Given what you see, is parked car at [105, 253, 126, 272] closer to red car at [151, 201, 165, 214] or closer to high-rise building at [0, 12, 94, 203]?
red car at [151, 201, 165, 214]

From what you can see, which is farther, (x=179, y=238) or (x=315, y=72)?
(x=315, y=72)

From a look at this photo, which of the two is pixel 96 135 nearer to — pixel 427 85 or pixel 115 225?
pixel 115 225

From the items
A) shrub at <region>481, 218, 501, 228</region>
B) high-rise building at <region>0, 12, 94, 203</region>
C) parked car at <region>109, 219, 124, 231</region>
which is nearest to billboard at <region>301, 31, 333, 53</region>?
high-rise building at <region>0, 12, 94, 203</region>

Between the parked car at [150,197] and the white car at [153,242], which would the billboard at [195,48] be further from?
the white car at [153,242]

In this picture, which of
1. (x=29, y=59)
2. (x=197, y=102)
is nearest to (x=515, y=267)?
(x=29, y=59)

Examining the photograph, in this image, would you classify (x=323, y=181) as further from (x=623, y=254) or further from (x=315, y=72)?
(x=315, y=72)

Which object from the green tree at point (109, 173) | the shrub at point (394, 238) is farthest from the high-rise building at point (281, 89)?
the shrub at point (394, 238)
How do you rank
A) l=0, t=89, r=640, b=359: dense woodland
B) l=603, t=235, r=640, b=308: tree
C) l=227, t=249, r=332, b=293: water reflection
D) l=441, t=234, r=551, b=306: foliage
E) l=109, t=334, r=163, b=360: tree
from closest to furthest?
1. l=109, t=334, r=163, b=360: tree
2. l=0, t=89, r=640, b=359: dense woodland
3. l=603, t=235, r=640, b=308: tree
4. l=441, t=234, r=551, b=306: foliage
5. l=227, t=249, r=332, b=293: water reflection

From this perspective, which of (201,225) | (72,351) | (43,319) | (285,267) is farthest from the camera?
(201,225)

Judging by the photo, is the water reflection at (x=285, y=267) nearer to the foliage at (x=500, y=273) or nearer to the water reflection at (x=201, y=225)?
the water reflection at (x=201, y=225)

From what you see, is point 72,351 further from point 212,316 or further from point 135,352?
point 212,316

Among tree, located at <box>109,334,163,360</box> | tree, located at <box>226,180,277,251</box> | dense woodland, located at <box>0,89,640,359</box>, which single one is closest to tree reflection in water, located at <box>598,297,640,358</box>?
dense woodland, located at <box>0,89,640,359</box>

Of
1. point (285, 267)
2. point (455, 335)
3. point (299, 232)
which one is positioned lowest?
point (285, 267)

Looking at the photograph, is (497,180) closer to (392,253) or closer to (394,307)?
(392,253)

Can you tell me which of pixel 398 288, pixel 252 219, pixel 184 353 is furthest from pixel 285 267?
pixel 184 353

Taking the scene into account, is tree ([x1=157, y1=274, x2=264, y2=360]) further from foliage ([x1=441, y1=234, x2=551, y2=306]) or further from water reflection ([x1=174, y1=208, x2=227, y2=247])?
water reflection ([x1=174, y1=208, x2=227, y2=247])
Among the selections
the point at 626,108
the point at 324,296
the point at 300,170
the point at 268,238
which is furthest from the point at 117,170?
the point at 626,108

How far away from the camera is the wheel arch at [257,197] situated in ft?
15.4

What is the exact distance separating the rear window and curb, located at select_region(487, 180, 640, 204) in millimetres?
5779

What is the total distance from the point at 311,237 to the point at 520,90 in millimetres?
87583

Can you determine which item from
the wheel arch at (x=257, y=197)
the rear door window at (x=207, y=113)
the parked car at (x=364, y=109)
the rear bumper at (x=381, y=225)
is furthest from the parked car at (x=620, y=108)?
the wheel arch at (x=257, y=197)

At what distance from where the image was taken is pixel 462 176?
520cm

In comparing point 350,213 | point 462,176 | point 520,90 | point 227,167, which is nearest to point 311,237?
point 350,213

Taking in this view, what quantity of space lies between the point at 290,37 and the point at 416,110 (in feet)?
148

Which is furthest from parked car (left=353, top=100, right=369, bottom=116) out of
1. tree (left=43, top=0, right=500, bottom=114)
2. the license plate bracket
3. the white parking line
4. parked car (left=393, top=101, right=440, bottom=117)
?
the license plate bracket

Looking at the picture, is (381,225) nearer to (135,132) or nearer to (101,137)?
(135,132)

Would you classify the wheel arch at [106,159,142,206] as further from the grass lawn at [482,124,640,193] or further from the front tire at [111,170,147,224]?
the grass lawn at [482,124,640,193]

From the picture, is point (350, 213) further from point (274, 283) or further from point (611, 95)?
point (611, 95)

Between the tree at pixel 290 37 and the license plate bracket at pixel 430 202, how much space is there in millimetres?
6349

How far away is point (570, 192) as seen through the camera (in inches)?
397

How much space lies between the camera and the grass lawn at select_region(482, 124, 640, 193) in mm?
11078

————————

Pull out every line of the items above that contains the word "camera", and copy each one in full.

From this perspective, which of (201,225) | (72,351) | (43,319) | (285,267) is farthest from the camera?
How far away from the camera is the wheel arch at [257,197] situated in ft?
How far away is point (570, 192) as seen through the camera (in inches)?
How much space lies between the camera and the grass lawn at select_region(482, 124, 640, 193) in mm?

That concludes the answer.